Exhibit
10.2
Employment Agreement
THIS EMPLOYMENT AGREEMENT dated as of April
19th, 2007 (the "Agreement"), is by and between New NRG Inc., a
Delaware corporation (the "Company"), and J. Greig (the
"Executive").
WHEREAS , the Executive is currently
employed by Company under contract signed September 25, 2001.
The business of the Company has undergone a substantial
restructuring and refocus since the original employment contract
was signed in 2001. Therefore it is believed to be in the
best interest of both parties that a new agreement for the
services of the Executive is entered into in order to reflect
the changes in the nature of the Company's operations.
WHEREAS , the parties hereto desire to
enter into an agreement for the Company's employment of the
Executive on the terms and conditions contained in this
Agreement;
NOW, THEREFORE , for and in consideration
of the premises and the mutual covenants and agreements
contained in this Agreement, and for other good and valuable
consideration, the receipt and sufficiency of which are hereby
acknowledged, the parties hereto agree as follows:
1.

### PROBLEM
Extract the employment agreement above in full, word for word.

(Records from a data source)
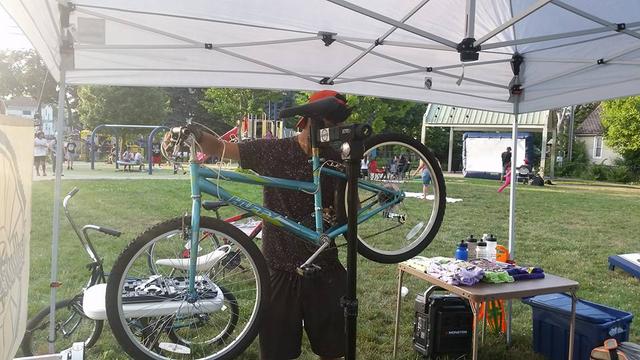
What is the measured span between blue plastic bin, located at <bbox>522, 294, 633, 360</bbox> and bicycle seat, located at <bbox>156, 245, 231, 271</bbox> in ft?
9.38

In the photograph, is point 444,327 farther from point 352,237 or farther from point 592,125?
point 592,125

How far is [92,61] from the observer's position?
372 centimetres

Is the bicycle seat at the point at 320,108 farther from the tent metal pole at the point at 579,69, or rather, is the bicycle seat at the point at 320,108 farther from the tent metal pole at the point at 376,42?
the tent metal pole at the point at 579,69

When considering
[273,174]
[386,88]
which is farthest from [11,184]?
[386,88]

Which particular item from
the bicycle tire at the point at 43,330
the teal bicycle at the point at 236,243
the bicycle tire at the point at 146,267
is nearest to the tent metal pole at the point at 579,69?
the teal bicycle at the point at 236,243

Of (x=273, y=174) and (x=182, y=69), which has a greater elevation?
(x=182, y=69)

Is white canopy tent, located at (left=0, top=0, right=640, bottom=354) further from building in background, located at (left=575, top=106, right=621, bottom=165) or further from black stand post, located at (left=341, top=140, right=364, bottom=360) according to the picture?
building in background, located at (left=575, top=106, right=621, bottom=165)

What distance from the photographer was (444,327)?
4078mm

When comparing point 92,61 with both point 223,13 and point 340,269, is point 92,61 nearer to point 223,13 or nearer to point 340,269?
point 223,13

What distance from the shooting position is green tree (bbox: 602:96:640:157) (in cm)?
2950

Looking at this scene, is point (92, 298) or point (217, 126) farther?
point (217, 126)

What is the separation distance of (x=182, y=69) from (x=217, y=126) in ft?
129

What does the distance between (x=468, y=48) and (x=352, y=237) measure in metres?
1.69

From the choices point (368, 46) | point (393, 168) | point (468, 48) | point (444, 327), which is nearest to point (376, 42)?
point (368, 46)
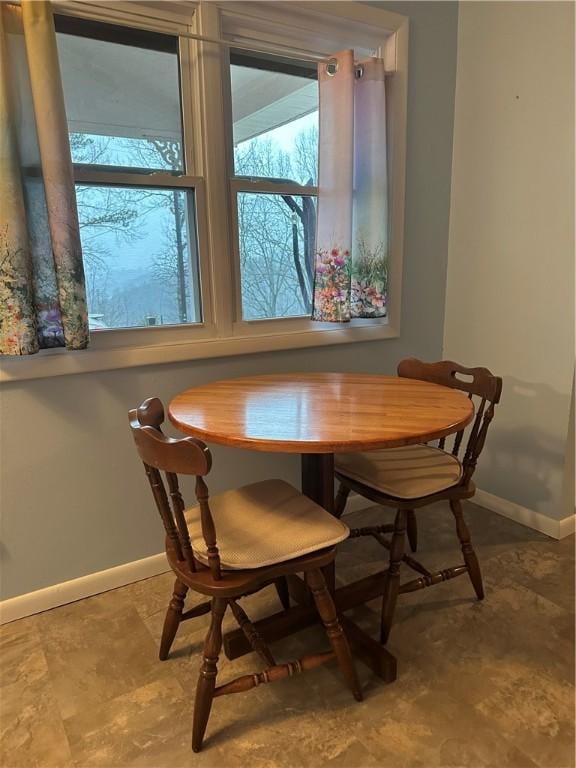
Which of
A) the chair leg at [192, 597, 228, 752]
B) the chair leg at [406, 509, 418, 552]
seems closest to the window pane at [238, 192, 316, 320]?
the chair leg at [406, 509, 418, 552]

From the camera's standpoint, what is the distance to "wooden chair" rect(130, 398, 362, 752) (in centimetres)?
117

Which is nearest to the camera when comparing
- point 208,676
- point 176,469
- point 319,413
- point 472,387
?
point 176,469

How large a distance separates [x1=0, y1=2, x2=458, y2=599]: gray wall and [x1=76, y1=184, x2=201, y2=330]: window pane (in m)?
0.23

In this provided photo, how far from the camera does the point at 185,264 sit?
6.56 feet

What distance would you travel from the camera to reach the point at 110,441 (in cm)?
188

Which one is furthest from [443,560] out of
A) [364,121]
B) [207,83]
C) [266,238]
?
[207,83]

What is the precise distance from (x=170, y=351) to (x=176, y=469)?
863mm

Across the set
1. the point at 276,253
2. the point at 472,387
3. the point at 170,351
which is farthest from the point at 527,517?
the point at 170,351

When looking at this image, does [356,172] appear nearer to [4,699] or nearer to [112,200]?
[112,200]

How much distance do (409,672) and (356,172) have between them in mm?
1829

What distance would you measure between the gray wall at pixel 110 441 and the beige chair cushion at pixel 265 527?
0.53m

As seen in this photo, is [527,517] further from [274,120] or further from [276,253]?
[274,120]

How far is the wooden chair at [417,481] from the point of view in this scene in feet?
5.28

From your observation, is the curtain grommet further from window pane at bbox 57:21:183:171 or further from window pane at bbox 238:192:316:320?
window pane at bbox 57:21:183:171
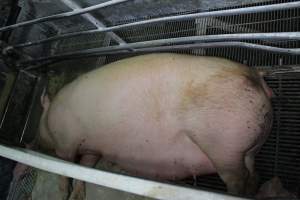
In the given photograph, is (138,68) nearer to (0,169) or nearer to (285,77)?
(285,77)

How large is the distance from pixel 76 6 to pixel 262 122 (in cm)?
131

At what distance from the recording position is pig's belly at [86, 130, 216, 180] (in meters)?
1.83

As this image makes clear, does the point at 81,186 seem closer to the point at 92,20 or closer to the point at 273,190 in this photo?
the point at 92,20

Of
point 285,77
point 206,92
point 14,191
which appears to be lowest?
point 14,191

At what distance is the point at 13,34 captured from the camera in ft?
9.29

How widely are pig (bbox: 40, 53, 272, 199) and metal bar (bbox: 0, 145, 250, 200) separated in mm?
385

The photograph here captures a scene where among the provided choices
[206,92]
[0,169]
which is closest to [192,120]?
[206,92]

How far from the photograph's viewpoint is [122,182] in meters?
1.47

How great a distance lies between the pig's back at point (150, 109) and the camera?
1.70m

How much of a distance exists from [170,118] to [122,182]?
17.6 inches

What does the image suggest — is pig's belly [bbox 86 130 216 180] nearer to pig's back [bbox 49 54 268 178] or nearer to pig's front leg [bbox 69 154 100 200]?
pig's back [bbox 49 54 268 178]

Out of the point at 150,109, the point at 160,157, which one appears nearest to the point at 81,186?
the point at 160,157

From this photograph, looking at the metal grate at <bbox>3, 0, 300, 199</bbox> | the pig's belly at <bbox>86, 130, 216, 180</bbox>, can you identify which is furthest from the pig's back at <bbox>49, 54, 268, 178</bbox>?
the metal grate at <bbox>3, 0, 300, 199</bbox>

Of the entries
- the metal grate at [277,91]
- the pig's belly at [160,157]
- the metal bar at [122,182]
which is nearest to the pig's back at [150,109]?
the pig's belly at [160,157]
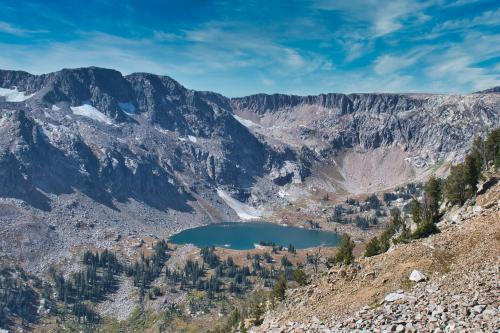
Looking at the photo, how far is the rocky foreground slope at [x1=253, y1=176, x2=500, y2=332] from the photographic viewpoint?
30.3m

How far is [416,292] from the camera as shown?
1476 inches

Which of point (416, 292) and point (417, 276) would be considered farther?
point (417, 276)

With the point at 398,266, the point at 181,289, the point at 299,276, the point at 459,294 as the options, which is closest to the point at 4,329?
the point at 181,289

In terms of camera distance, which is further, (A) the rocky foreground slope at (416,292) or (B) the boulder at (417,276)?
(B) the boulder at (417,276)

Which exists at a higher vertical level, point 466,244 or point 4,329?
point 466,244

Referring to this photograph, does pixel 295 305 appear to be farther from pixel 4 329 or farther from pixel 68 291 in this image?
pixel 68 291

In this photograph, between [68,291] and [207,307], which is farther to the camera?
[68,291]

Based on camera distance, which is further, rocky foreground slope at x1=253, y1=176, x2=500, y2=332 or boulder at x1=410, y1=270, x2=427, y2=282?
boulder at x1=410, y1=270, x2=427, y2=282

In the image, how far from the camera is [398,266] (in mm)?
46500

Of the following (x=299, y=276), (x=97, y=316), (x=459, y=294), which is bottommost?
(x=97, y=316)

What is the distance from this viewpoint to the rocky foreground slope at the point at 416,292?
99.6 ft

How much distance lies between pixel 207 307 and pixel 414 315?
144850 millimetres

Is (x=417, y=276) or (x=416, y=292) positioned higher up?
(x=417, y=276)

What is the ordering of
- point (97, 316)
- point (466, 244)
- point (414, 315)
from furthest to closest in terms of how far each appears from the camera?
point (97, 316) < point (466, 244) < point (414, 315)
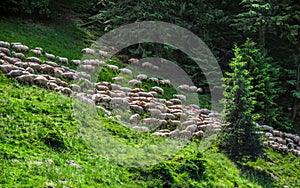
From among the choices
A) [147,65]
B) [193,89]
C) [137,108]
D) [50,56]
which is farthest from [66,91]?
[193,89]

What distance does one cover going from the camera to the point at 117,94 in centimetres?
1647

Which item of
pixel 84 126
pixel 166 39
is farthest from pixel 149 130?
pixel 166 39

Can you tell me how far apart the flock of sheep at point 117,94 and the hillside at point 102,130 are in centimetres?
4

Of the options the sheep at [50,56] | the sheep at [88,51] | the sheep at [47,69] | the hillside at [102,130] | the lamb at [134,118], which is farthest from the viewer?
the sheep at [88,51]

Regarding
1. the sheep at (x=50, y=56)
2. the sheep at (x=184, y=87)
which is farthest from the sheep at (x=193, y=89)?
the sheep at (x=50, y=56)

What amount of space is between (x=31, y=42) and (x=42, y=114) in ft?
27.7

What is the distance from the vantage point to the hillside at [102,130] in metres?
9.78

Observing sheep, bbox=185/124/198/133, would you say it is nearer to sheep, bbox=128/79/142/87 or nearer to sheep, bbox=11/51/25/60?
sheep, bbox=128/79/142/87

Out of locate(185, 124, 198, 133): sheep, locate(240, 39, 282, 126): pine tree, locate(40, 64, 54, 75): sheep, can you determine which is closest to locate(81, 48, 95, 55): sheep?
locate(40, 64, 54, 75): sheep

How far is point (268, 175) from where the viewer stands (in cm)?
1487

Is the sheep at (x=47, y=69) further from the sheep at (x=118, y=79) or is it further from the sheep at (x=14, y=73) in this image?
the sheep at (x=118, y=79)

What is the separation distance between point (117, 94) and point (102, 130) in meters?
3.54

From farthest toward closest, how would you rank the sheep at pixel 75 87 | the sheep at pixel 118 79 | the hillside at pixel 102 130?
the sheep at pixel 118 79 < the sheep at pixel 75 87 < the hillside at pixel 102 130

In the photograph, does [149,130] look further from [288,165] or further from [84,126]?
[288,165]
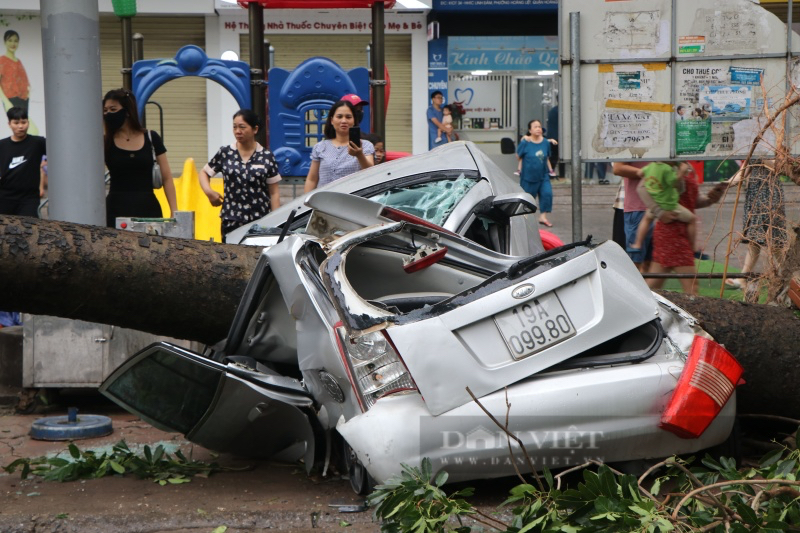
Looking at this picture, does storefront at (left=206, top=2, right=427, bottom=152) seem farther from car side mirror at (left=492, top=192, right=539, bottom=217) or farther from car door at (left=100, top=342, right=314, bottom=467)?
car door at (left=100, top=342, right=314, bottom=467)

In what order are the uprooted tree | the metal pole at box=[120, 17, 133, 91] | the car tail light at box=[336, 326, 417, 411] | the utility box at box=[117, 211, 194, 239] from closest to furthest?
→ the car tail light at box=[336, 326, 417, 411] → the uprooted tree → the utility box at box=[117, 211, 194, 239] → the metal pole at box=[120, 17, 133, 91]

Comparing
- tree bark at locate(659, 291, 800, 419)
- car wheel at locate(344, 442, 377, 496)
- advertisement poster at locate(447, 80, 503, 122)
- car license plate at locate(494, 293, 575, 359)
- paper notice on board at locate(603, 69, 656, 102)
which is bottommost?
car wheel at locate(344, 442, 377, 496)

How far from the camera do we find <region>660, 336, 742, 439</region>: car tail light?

### ANSWER
Exhibit
10.2
Employment Agreement
THIS EMPLOYMENT AGREEMENT dated as of April
19th, 2007 (the "Agreement"), is by and between New NRG Inc., a
Delaware corporation (the "Company"), and J. Greig (the
"Executive").
WHEREAS , the Executive is currently
employed by Company under contract signed September 25, 2001.
The business of the Company has undergone a substantial
restructuring and refocus since the original employment contract
was signed in 2001. Therefore it is believed to be in the
best interest of both parties that a new agreement for the
services of the Executive is entered into in order to reflect
the changes in the nature of the Company's operations.
WHEREAS , the parties hereto desire to
enter into an agreement for the Company's employment of the
Executive on the terms and conditions contained in this
Agreement;
NOW, THEREFORE , for and in consideration
of the premises and the mutual covenants and agreements
contained in this Agreement, and for other good and valuable
consideration, the receipt and sufficiency of which are hereby
acknowledged, the parties hereto agree as follows:
1.